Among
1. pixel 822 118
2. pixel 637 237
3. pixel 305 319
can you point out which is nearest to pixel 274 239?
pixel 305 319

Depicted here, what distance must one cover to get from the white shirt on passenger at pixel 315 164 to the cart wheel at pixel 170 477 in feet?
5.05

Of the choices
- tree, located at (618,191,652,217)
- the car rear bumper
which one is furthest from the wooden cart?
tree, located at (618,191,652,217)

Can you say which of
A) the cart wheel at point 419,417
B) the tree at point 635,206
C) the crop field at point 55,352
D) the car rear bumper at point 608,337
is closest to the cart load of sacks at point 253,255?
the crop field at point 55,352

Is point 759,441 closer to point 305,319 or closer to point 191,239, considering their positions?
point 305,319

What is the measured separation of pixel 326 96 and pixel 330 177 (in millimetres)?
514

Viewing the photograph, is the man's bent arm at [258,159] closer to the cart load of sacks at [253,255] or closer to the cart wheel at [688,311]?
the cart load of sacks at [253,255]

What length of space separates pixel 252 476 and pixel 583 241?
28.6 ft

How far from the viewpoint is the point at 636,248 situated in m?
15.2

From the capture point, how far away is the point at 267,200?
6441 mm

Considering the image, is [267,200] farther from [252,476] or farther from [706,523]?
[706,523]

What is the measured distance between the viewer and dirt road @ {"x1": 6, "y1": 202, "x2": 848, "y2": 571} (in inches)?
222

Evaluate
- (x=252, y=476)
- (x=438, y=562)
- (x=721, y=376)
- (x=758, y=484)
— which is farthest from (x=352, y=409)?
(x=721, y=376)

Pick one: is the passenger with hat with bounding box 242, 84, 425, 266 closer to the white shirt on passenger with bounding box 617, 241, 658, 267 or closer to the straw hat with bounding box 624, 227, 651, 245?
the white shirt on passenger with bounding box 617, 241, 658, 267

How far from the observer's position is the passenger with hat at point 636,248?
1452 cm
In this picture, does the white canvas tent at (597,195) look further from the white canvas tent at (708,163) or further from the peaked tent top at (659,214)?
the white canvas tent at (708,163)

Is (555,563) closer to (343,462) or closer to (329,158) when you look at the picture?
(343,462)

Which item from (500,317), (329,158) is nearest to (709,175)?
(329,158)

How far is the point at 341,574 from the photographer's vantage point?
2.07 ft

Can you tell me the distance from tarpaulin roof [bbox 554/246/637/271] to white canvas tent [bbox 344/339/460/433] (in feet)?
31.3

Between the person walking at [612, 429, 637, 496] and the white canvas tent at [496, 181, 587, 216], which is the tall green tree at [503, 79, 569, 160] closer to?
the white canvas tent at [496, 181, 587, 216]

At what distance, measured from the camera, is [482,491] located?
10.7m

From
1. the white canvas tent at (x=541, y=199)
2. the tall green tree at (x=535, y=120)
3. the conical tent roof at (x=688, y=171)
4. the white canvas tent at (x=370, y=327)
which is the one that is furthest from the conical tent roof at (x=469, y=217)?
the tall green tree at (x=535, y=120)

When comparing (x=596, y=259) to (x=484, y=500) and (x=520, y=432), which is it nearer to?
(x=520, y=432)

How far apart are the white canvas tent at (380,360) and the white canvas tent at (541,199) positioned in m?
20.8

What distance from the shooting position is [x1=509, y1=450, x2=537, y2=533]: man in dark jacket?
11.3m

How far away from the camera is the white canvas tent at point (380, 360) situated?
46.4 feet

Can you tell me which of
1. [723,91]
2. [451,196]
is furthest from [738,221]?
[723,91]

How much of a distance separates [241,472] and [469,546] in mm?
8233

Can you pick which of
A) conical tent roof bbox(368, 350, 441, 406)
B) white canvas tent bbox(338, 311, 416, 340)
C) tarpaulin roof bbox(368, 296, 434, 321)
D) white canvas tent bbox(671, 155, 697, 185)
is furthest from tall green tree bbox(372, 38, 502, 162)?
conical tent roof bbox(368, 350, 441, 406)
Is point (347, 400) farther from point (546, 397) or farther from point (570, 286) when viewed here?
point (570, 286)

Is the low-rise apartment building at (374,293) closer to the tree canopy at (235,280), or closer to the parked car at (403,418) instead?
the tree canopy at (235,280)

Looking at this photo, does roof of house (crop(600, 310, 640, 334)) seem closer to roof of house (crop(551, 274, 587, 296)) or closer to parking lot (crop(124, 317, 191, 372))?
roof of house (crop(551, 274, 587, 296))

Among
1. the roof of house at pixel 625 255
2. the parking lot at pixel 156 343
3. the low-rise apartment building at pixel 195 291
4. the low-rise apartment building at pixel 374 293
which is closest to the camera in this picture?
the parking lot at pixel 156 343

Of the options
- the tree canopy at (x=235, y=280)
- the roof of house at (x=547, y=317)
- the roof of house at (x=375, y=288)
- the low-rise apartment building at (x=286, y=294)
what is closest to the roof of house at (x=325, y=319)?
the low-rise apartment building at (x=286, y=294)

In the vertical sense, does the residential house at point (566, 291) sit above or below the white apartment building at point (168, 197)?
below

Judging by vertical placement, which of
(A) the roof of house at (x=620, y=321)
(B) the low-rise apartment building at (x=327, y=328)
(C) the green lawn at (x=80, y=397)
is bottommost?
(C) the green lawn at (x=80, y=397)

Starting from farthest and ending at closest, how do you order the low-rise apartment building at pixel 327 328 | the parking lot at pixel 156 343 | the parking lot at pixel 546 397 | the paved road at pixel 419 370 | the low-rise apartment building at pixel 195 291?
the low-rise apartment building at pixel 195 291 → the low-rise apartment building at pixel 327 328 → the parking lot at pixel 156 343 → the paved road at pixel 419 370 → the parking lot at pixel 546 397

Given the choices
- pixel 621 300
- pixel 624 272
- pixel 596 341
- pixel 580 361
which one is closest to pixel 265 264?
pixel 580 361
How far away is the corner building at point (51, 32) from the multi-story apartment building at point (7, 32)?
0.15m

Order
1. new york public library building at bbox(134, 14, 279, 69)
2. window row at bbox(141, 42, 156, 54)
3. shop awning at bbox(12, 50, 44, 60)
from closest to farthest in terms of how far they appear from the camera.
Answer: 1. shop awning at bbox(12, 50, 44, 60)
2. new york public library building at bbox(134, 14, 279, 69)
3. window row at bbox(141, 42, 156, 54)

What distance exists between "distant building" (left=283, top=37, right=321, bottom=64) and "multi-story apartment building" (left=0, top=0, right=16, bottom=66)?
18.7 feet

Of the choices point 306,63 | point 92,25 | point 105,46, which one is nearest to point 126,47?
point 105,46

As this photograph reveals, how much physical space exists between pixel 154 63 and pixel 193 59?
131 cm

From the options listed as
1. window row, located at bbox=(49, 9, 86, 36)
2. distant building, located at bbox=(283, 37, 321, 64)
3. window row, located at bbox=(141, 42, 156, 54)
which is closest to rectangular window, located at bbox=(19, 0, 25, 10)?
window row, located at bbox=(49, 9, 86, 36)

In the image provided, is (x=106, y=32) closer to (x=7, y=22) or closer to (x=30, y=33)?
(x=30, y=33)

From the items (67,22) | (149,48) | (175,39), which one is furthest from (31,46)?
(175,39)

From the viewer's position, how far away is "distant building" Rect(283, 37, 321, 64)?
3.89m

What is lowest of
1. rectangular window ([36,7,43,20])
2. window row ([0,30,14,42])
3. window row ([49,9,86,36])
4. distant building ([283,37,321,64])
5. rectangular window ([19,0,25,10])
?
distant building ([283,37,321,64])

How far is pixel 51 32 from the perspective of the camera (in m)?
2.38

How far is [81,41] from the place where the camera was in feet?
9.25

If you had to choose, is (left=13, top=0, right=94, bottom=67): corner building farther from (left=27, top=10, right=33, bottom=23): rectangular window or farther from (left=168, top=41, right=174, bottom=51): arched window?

====================

What is needed :: Copy all of the data. Keep every word exactly as it is.

Written answer ::
Among
1. pixel 822 118
2. pixel 637 237
3. pixel 305 319
can you point out which is nearest to pixel 274 239?
pixel 305 319

Depicted here, what distance must one cover to get from the white shirt on passenger at pixel 315 164 to the cart wheel at pixel 170 477 in feet?
5.05

Of the choices
- tree, located at (618,191,652,217)
- the car rear bumper
which one is furthest from the wooden cart?
tree, located at (618,191,652,217)

Can you say which of
A) the cart wheel at point 419,417
B) the tree at point 635,206
C) the crop field at point 55,352
D) the car rear bumper at point 608,337
is closest to the cart load of sacks at point 253,255?
the crop field at point 55,352

Is point 759,441 closer to point 305,319 or closer to point 191,239, considering their positions?
point 305,319

What is the measured separation of pixel 326 96 and pixel 330 177 (in millimetres)?
514

Viewing the photograph, is the man's bent arm at [258,159] closer to the cart load of sacks at [253,255] or closer to the cart wheel at [688,311]?
the cart load of sacks at [253,255]

What length of space separates pixel 252 476 and pixel 583 241?
28.6 ft

How far from the viewpoint is the point at 636,248 situated in m?
15.2

From the capture point, how far away is the point at 267,200?
6441 mm

Considering the image, is [267,200] farther from [252,476] or farther from [706,523]?
[706,523]

What is the measured distance between the viewer and dirt road @ {"x1": 6, "y1": 202, "x2": 848, "y2": 571} (in inches)?
222

Evaluate
- (x=252, y=476)
- (x=438, y=562)
- (x=721, y=376)
- (x=758, y=484)
— which is farthest from (x=352, y=409)?
(x=721, y=376)

Pick one: is the passenger with hat with bounding box 242, 84, 425, 266 closer to the white shirt on passenger with bounding box 617, 241, 658, 267 or closer to the straw hat with bounding box 624, 227, 651, 245?
the white shirt on passenger with bounding box 617, 241, 658, 267

How far from the observer's position is the passenger with hat at point 636,248?
1452 cm
In this picture, does the white canvas tent at (597,195) look further from the white canvas tent at (708,163) or further from the peaked tent top at (659,214)?
the white canvas tent at (708,163)

Is (555,563) closer to (343,462) or closer to (329,158) when you look at the picture?
(343,462)

Which item from (500,317), (329,158) is nearest to (709,175)?
(329,158)

How far is the point at 341,574 from the photographer's vantage point?
2.07 ft

Can you tell me the distance from tarpaulin roof [bbox 554/246/637/271] to white canvas tent [bbox 344/339/460/433] (in feet)?
31.3

Between the person walking at [612, 429, 637, 496] and the white canvas tent at [496, 181, 587, 216], which is the tall green tree at [503, 79, 569, 160] closer to?
the white canvas tent at [496, 181, 587, 216]

At what distance, measured from the camera, is [482,491] located?
10.7m

From
1. the white canvas tent at (x=541, y=199)
2. the tall green tree at (x=535, y=120)
3. the conical tent roof at (x=688, y=171)
4. the white canvas tent at (x=370, y=327)
which is the one that is furthest from the conical tent roof at (x=469, y=217)?
the tall green tree at (x=535, y=120)

When comparing (x=596, y=259) to (x=484, y=500) and (x=520, y=432), which is it nearer to?
(x=520, y=432)

How far apart are the white canvas tent at (380,360) and the white canvas tent at (541,199) positioned in m?
20.8

What distance from the shooting position is [x1=509, y1=450, x2=537, y2=533]: man in dark jacket?
11.3m

How far away from the camera is the white canvas tent at point (380, 360) situated?
46.4 feet

Can you tell me which of
1. [723,91]
2. [451,196]
is furthest from [738,221]?
[723,91]

How much of a distance separates [241,472] and [469,546] in mm?
8233

Can you pick which of
A) conical tent roof bbox(368, 350, 441, 406)
B) white canvas tent bbox(338, 311, 416, 340)
C) tarpaulin roof bbox(368, 296, 434, 321)
D) white canvas tent bbox(671, 155, 697, 185)
is furthest from tall green tree bbox(372, 38, 502, 162)?
conical tent roof bbox(368, 350, 441, 406)
Is point (347, 400) farther from point (546, 397) or farther from point (570, 286) when viewed here?
point (570, 286)

Is the low-rise apartment building at (374,293) closer to the tree canopy at (235,280), or closer to the parked car at (403,418) instead?
the tree canopy at (235,280)

Looking at this photo, does roof of house (crop(600, 310, 640, 334)) seem closer to roof of house (crop(551, 274, 587, 296)) or closer to parking lot (crop(124, 317, 191, 372))?
roof of house (crop(551, 274, 587, 296))

Among
1. the roof of house at pixel 625 255
2. the parking lot at pixel 156 343
3. the low-rise apartment building at pixel 195 291
4. the low-rise apartment building at pixel 374 293
which is closest to the camera in this picture?
the parking lot at pixel 156 343

Of the options
- the tree canopy at (x=235, y=280)
- the roof of house at (x=547, y=317)
- the roof of house at (x=375, y=288)
- the low-rise apartment building at (x=286, y=294)
what is closest to the roof of house at (x=325, y=319)?
the low-rise apartment building at (x=286, y=294)

In the vertical sense, does the residential house at point (566, 291) sit above or below the white apartment building at point (168, 197)?
below

Judging by vertical placement, which of
(A) the roof of house at (x=620, y=321)
(B) the low-rise apartment building at (x=327, y=328)
(C) the green lawn at (x=80, y=397)
is bottommost?
(C) the green lawn at (x=80, y=397)

Starting from farthest and ending at closest, how do you order the low-rise apartment building at pixel 327 328 | the parking lot at pixel 156 343 | the parking lot at pixel 546 397 | the paved road at pixel 419 370 | the low-rise apartment building at pixel 195 291?
the low-rise apartment building at pixel 195 291 → the low-rise apartment building at pixel 327 328 → the parking lot at pixel 156 343 → the paved road at pixel 419 370 → the parking lot at pixel 546 397

Given the choices
- pixel 621 300
- pixel 624 272
- pixel 596 341
- pixel 580 361
which one is closest to pixel 265 264?
pixel 580 361
How far away is the corner building at point (51, 32) from the multi-story apartment building at point (7, 32)?
0.15m

Order
1. new york public library building at bbox(134, 14, 279, 69)
2. window row at bbox(141, 42, 156, 54)
3. shop awning at bbox(12, 50, 44, 60)
from closest to farthest in terms of how far they appear from the camera.
Answer: 1. shop awning at bbox(12, 50, 44, 60)
2. new york public library building at bbox(134, 14, 279, 69)
3. window row at bbox(141, 42, 156, 54)

What distance exists between "distant building" (left=283, top=37, right=321, bottom=64) and "multi-story apartment building" (left=0, top=0, right=16, bottom=66)?
18.7 feet

Of the choices point 306,63 | point 92,25 | point 105,46, which one is nearest to point 126,47?
point 105,46

As this photograph reveals, how much physical space exists between pixel 154 63 and pixel 193 59?
131 cm

From the options listed as
1. window row, located at bbox=(49, 9, 86, 36)
2. distant building, located at bbox=(283, 37, 321, 64)
3. window row, located at bbox=(141, 42, 156, 54)
which is closest to rectangular window, located at bbox=(19, 0, 25, 10)?
window row, located at bbox=(49, 9, 86, 36)

In the image provided, is (x=106, y=32) closer to (x=7, y=22) or closer to (x=30, y=33)?
(x=30, y=33)

From the items (67,22) | (149,48) | (175,39), which one is furthest from (31,46)?
(175,39)

From the viewer's position, how far away is "distant building" Rect(283, 37, 321, 64)?
3.89m

What is lowest of
1. rectangular window ([36,7,43,20])
2. window row ([0,30,14,42])
3. window row ([49,9,86,36])
4. distant building ([283,37,321,64])
5. rectangular window ([19,0,25,10])
?
distant building ([283,37,321,64])

How far is pixel 51 32 from the perspective of the camera (in m)?
2.38

How far is [81,41] from the place where the camera was in feet?
9.25

If you had to choose, is (left=13, top=0, right=94, bottom=67): corner building farther from (left=27, top=10, right=33, bottom=23): rectangular window or farther from (left=168, top=41, right=174, bottom=51): arched window?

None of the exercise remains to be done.